I’ve got a couple other stories that need a lot more work on them, so I may just stick with these 3 for now, and see if they can get me a publication or two while I work on the novel.

In more physically fulfilling news, I think I may be a master plumber.  This past weekend I changed out my bathtub drain, which broke apart inside the piping that connects to the tub.  It took about a total of four hours of twisting, chipping, prying, cutting (with a hacksaw and a dremmel tool) and finally I got that beast out of there and put in a fancy shmancy new one.  When I finally finished, I stood up in my bathroom and raised my fists in the air and shouted “I am Bob Vila!”  Then I had a beer.

Side note because it just came to me: Speaking of drains, I wrote a novel about a girl who I called a “Drain”.  Whenever she touched someone, she drained the life out of them.  It was pretty good, though nothing worth showing the world.  In the filing cabinet it shall stay.

Review of The Road

So far I haven’t heard anything else from the other two literary journals about submitting an updated version of my short story “Memorial,” but these things take time, especially in the summer, when most universities and their lit journals are off doing crazy summer vacation things.  Like teaching summer classes and preparing for fall classes and taking classes to learn how to teach classes better.

In the meantime, I’d like to mention that I just finished reading The Road by Cormac McCarthy, and I still can’t get over how good this book is.  The writing is on a level that I didn’t know existed.  McCarthy breaks every rule of writing and does it so well that to read by-the-book writing afterward feels dull and uninspired.  Finding a book that reads quickly but contains great depth is really difficult, but McCarthy does it with ease here.  Or at least it reads like it was easy for him.  I’m actually hoping it was wicked difficult and took him endless months to get the narrative to read as well as it does, otherwise I’m going to lose a little hope in myself.  I read a book by Hemmingway about writing where he talked about trying to beat other writers of his day in order to become the best writer in America.  I really don’t think you beat The Road.  “Beatable” is not an adjective I’d use around this book.

I’m currently working on finishing up two short stories, and then getting back into revising and polishing my novel Alien Nation.  I head off to a writers retreat in Pennsylvania at the end of the month, and I’d like to have a few things to show the editors there.  Pretty sure they won’t thing Alien Nation is the next The Road, but here’s hoping.

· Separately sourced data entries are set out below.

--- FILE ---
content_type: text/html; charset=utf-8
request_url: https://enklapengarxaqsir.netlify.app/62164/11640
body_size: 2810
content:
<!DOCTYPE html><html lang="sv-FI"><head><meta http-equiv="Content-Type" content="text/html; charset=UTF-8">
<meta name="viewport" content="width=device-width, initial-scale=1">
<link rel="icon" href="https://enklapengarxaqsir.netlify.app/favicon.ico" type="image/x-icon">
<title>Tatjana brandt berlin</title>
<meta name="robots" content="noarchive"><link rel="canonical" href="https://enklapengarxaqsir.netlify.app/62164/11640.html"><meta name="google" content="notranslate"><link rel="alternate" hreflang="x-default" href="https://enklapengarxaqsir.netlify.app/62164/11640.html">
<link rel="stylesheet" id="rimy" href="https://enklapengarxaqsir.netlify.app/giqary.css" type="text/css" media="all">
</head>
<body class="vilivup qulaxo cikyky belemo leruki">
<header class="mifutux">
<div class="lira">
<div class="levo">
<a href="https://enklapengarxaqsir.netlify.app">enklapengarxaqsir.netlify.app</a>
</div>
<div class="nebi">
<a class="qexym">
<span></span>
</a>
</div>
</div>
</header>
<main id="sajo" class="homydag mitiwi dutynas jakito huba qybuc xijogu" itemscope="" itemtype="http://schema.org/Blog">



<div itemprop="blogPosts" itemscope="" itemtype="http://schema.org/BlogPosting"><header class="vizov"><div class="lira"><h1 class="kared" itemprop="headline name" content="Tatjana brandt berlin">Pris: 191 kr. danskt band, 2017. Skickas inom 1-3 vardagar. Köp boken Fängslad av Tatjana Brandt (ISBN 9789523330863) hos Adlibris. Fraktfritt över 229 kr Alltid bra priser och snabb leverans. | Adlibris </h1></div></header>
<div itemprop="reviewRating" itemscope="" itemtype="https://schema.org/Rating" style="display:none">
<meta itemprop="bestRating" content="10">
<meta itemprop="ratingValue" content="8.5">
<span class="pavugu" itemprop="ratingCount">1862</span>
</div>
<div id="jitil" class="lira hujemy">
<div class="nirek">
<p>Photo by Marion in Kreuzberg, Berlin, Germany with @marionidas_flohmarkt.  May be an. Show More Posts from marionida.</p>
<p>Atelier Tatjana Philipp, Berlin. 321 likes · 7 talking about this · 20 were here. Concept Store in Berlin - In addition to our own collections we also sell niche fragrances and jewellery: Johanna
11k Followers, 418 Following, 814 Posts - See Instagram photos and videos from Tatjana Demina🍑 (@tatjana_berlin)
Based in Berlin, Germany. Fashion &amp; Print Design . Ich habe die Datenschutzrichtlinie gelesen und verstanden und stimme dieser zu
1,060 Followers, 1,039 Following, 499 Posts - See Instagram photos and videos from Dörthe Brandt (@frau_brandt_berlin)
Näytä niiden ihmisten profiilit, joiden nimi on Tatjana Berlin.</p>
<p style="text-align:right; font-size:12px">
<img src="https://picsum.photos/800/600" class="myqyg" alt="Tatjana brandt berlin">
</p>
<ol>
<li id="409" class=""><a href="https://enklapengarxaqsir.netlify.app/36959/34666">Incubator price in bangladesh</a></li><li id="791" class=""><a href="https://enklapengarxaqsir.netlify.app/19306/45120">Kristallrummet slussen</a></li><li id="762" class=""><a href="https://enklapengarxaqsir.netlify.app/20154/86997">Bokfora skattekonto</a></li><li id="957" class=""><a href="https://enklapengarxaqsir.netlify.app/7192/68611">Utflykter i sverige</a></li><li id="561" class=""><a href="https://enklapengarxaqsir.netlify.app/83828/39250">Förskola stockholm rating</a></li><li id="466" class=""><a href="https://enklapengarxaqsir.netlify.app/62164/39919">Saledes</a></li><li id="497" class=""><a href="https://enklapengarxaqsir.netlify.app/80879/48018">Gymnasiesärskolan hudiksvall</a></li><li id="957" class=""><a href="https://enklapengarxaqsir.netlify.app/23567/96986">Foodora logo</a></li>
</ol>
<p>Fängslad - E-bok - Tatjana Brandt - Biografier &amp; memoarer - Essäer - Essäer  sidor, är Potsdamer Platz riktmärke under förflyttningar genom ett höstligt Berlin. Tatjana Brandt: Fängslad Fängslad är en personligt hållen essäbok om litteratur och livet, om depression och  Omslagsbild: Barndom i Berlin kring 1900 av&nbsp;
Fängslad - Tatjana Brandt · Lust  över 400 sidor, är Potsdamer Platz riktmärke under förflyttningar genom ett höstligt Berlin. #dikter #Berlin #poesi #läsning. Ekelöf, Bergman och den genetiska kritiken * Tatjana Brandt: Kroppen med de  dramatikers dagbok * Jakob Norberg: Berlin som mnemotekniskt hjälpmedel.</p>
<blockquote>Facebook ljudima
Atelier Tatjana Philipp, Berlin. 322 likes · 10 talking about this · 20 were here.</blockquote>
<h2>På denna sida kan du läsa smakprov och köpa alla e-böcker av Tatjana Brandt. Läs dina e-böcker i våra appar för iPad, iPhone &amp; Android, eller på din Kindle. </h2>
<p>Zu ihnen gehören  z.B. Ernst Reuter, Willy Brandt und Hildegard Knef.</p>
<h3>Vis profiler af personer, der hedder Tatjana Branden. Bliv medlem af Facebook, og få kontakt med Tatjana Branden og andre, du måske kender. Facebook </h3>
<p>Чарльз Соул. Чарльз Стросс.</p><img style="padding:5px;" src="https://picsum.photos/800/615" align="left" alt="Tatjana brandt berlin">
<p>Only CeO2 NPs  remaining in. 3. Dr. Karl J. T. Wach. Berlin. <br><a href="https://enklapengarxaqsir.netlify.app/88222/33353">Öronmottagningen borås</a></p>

Updating Submissions in Progress

So we’ll try a little experiment here.  In my last post I mentioned that I had updated my short story “Memorial” into a much better story, and was subsequently bummed out that I had already submitted the non-updated version to many of my top tier locations.  13 of 17 of those submissions have been rejected, but 4 are still out there in review.  So I thought I might query those four places and see if they would let me send them the updated version of the story, since they had not yet reviewed the initial non-updated version I had sent them in March.  Those venues are:

I emailed these four fine literary magazines asking if I could send them the new version of the story.  I’ve never tried this before, so I really don’t know what to expect.  They could all shoot me down, or they could say, “ah, what the heck, send us the new draft.”  I’m hoping for the latter, obviously.

edit 6-1-2010: Black Warrior Review allowed me to submit the updated version of the story, and so now I like them more.  Updated story sent.

edit 6-3-2010: American Literary Review said I could resubmit, but I’d have to wait until October to do so, since their reading period is currently closed, and anything I sent to them now, even a submission update, would automatically be sent back by their interns.  That’s cool.  I had them withdraw the original submission I’d sent them and will send them the updated one in October, as long as it has not already published by then.